I am engaged in neural network learning algorithms. So far, simple non-concurrent neural networks. So far, relatively simple algorithms, one form or another of gradient descents. Today I spoke at an interesting seminar on neuroinformatics, and I was asked why to rediscover what was invented? ')
And there really is a matlab. Anyone in two movements can create and train a standard grid with one of the ready-made standard and already optimized algorithms, teach some scary standard classification problem and everything will be fine with it. This is all the more relevant, given that since the 70s of the last century, nothing fundamentally new has happened in the matter of reversing the error. And new grids are already in the lab.
In this post I will try to show why you need to reinvent the wheel. Less words, so to speak, more pictures. I sat down and made a couple of videos in a few hours.
We will solve the problem from my previous article. Let's take a standard network tested for decades, a multilayer perceptron in 4 layers of 10 neurons, fully connected with an additional bias-synapse for each neuron (since Rumelhart's times there is nothing more boring).

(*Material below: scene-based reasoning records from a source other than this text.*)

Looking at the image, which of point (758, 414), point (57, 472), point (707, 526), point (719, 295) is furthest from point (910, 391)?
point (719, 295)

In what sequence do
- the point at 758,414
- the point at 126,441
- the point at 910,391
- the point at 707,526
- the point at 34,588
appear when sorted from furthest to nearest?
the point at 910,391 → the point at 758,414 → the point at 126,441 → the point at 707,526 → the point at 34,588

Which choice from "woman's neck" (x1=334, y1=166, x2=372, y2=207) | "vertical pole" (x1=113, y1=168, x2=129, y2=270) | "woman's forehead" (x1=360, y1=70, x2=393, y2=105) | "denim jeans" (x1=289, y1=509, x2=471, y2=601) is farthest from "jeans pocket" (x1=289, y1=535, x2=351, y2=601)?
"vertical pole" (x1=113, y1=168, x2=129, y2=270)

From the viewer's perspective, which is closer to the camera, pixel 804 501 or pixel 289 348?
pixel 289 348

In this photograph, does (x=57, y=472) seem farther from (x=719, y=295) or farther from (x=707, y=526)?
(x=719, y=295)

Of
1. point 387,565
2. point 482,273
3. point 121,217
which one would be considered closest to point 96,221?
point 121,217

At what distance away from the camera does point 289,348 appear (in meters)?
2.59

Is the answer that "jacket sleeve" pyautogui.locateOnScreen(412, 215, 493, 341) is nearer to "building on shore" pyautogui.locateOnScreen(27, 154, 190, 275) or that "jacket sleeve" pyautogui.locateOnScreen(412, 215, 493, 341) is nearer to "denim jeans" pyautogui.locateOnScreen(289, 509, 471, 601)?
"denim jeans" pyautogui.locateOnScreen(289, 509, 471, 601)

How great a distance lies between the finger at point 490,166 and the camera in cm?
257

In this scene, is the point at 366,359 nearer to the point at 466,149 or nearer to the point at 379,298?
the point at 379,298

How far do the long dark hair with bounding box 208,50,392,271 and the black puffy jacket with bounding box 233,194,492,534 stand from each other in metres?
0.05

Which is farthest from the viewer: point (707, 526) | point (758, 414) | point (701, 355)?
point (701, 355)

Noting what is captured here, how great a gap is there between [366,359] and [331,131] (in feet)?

At the entrance he will be given coordinates in the range [-1; 1], and at the exit expect a prediction in the form of three numbers, what color the dot should be in the photo of a flying peacock in this place. And then we request colors from the network for all points within the picture and see what it has learned.
On the left is the picture that the network draws, and at the bottom of it the RMSE is the root-mean-square error of the network at all points of the picture. The bottom right graph of the mean square error for all points of the era. The points are chosen randomly, so the error differs from the average for all data. The graph is dynamically rescaled to be better seen. And at the top of the schedule scale. Finally, the last upper right square is the position of the network in a random two-dimensional phase space. This visualization method is described in detail in one of my past articles . It is very convenient to understand what is happening inside the network.
We will teach the first network with the most oak method - the usual gradient descent. Educational examples will be fed in batches of 300 points. The method is still used as part of more complex algorithms. For example, when training trump deep nets. In the video 1000 epochs one frame per epoch. Adaptive speed, in the range of 0.1-0.01
The video shows that by the middle of training the network almost ceases to improve the error at RMSE = 0.35, but the phase picture shows that there is some kind of stable lateral drift below the noise level. Let's go through about 8000 epochs over the last few frames and see the local minimum in which this drift ends. The network stopped at the turn of RMSE = 0.308, further pointless to mock it.
Now take the second video. The same 4 layers of 10 neurons. But here I include almost all the power of my best semi-stochastic algorithms, invented in the process of reinventing the bicycle. The size of the pack for the Mini-batch adaptively changes from 100 to 1000, the speed also goes one and a half orders of magnitude.
We immediately see that everything is much more cheerful. The network for 100 eras passes the limit to which the method from the textbook did not reach for many thousands, and after 500 epochs we admire a much more beautiful picture that could reach RMSE = 0.24 maybe this is not the end and it is dramatically better than algorithms without stochastics. The picture shows that the network has mastered a much more beautiful transformation.
But that's not the point. Let's compare this rather good result with the picture from the previous article. Obtained by almost the same algorithms with stochastics, but on a network that does not have such a rudiment as fixed layers. RMSE = 0.218
Personally, one glance is enough for me to understand that before moving on some things in neuroinformatics would do well to rediscover it. As Jobs said “Stay Hungry. Stay Foolish. ”Very much in neuroscience can be improved by the most ordinary person on the most ordinary home computer if he has an idea, and he takes time to do it. Too little knowledge has been accumulated here, too much is left in the legacy of the time of computers occupying the floor, too many wonderful algorithms just no one has ever tried.
And then, maybe tomorrow, Google will offer you a billion, or even even better, future brains in the bank will be named in your honor. Or even cooler - you will be interested to live in this world.